- [YOUR INSTRUCTIONS]
Reproduce the entries below, substituting "paneled accent wall" for every occurrence of "shiplap accent wall" and leaving all other text unchanged.

- [ENTRIES PROVIDED]

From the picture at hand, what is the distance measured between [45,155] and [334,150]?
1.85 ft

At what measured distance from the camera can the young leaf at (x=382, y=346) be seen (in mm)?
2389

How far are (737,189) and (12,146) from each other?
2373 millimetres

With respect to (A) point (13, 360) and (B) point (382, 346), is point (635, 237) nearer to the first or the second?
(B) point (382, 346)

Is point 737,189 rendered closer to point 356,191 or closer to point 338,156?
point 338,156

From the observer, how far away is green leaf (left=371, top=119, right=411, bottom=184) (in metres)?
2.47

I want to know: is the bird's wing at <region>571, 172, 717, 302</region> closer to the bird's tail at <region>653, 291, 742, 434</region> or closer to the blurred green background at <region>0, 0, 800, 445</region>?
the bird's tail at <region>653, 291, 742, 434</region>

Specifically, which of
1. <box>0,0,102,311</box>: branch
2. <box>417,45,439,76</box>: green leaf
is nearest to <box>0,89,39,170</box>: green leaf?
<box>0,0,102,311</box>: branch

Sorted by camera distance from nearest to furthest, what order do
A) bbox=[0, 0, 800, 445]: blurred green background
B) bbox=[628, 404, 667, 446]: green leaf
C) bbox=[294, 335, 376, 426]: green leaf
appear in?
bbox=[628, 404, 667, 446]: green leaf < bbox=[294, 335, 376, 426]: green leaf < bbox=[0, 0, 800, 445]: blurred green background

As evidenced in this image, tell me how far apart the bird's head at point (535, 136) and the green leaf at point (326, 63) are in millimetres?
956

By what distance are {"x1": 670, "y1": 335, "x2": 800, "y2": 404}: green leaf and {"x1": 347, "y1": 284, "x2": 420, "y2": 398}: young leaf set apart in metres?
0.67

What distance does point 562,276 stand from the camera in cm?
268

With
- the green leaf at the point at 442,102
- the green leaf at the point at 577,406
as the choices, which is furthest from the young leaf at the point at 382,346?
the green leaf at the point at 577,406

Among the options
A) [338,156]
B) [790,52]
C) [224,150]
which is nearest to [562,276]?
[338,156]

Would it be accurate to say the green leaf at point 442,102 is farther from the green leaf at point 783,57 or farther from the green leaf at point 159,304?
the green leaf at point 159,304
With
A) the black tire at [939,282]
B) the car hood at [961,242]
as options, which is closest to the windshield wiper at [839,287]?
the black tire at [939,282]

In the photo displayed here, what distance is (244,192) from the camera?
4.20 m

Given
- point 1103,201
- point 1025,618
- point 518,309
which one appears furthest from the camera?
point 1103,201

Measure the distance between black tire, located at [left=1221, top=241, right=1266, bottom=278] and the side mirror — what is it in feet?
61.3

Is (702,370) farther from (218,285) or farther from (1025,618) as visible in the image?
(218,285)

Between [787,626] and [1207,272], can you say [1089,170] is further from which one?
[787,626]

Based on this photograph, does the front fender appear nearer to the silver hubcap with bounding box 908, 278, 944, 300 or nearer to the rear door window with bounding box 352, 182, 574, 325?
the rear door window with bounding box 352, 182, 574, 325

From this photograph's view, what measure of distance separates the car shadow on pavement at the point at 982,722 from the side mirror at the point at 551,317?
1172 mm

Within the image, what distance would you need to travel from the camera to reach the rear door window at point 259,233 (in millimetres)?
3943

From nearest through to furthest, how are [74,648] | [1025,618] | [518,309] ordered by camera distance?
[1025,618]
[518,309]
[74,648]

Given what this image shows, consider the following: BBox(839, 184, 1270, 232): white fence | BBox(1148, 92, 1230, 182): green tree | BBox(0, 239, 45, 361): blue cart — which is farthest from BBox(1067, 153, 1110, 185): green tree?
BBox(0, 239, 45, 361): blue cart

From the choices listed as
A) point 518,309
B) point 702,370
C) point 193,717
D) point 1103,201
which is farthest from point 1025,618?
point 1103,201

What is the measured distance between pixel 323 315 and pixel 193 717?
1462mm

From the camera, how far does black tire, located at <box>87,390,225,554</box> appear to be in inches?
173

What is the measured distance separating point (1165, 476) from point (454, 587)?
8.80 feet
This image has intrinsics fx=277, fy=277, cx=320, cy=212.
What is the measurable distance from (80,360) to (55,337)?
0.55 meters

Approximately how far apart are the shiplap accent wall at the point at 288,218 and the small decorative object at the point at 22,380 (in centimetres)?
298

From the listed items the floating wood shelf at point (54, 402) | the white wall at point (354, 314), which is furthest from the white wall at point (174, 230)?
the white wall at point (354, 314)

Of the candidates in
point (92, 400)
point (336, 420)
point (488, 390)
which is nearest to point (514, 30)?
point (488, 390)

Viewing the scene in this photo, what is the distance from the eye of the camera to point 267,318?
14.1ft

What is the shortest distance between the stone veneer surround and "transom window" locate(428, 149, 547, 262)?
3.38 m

- [ANSWER IN FULL]
From the picture at hand, what is the distance measured between [45,155] and [334,150]?
1.85 ft

At what measured distance from the camera can the young leaf at (x=382, y=346) be seen (in mm)?
2389

How far are (737,189) and (12,146) from each other?
2373 millimetres

With respect to (A) point (13, 360) and (B) point (382, 346), is point (635, 237) nearer to the first or the second?
(B) point (382, 346)

Is point 737,189 rendered closer to point 356,191 or closer to point 338,156?
point 338,156

From the observer, how far away is green leaf (left=371, top=119, right=411, bottom=184) (in metres)?
2.47

I want to know: is the bird's wing at <region>571, 172, 717, 302</region> closer to the bird's tail at <region>653, 291, 742, 434</region> or closer to the blurred green background at <region>0, 0, 800, 445</region>?
the bird's tail at <region>653, 291, 742, 434</region>

Specifically, which of
1. <box>0,0,102,311</box>: branch
2. <box>417,45,439,76</box>: green leaf
is nearest to <box>0,89,39,170</box>: green leaf?
<box>0,0,102,311</box>: branch

Sorted by camera distance from nearest to furthest, what order do
A) bbox=[0, 0, 800, 445]: blurred green background
B) bbox=[628, 404, 667, 446]: green leaf
C) bbox=[294, 335, 376, 426]: green leaf
appear in?
bbox=[628, 404, 667, 446]: green leaf < bbox=[294, 335, 376, 426]: green leaf < bbox=[0, 0, 800, 445]: blurred green background

As evidenced in this image, tell me how far apart the bird's head at point (535, 136) and the green leaf at point (326, 63) are in millimetres?
956

By what distance are {"x1": 670, "y1": 335, "x2": 800, "y2": 404}: green leaf and {"x1": 347, "y1": 284, "x2": 420, "y2": 398}: young leaf set apart in metres?
0.67

What distance does point 562,276 stand from the camera in cm?
268

With
- the green leaf at the point at 442,102
- the green leaf at the point at 577,406
as the choices, which is furthest from the young leaf at the point at 382,346?
the green leaf at the point at 577,406

Among the options
A) [338,156]
B) [790,52]
C) [224,150]
which is nearest to [562,276]?
[338,156]

Would it be accurate to say the green leaf at point 442,102 is farther from the green leaf at point 783,57 or farther from the green leaf at point 159,304?
the green leaf at point 159,304
With
A) the black tire at [939,282]
B) the car hood at [961,242]
as options, which is closest to the windshield wiper at [839,287]?
the black tire at [939,282]

In the photo displayed here, what distance is (244,192) from the camera?
4.20 m

Given
- point 1103,201
- point 1025,618
- point 518,309
which one appears furthest from the camera?
point 1103,201

Measure the distance between black tire, located at [left=1221, top=241, right=1266, bottom=278] and the side mirror — what is it in feet?
61.3

Is (702,370) farther from (218,285) or farther from (1025,618) as visible in the image?
(218,285)

Between [787,626] and [1207,272], can you say [1089,170] is further from which one?
[787,626]

Based on this photograph, does the front fender appear nearer to the silver hubcap with bounding box 908, 278, 944, 300 or nearer to the rear door window with bounding box 352, 182, 574, 325?
the rear door window with bounding box 352, 182, 574, 325

From this photograph's view, what measure of distance separates the car shadow on pavement at the point at 982,722 from the side mirror at the point at 551,317?
1172 mm

Within the image, what distance would you need to travel from the camera to reach the rear door window at point 259,233 (in millimetres)?
3943

From nearest through to furthest, how are [74,648] | [1025,618] | [518,309] ordered by camera distance?
[1025,618]
[518,309]
[74,648]

Given what this image shows, consider the following: BBox(839, 184, 1270, 232): white fence | BBox(1148, 92, 1230, 182): green tree | BBox(0, 239, 45, 361): blue cart — which is farthest from BBox(1067, 153, 1110, 185): green tree?
BBox(0, 239, 45, 361): blue cart

From the choices listed as
A) point 518,309
B) point 702,370
C) point 193,717
D) point 1103,201
which is farthest from point 1025,618?
point 1103,201

What is the measured distance between pixel 323 315 and pixel 193 717?
1462mm

From the camera, how far does black tire, located at <box>87,390,225,554</box> appear to be in inches?
173

What is the measured distance separating point (1165, 476) from point (454, 587)?
8.80 feet
This image has intrinsics fx=277, fy=277, cx=320, cy=212.
What is the measurable distance from (80,360) to (55,337)?
0.55 meters

Approximately how far apart are the paneled accent wall at the point at 288,218 and the small decorative object at the point at 22,380 (in centimetres)?
298

From the listed items the floating wood shelf at point (54, 402) | the white wall at point (354, 314), which is furthest from the white wall at point (174, 230)?
the white wall at point (354, 314)

Of the candidates in
point (92, 400)
point (336, 420)
point (488, 390)
which is nearest to point (514, 30)?
point (488, 390)

Viewing the scene in this photo, what is the distance from the eye of the camera to point 267,318?
14.1ft

What is the shortest distance between the stone veneer surround and "transom window" locate(428, 149, 547, 262)?
3.38 m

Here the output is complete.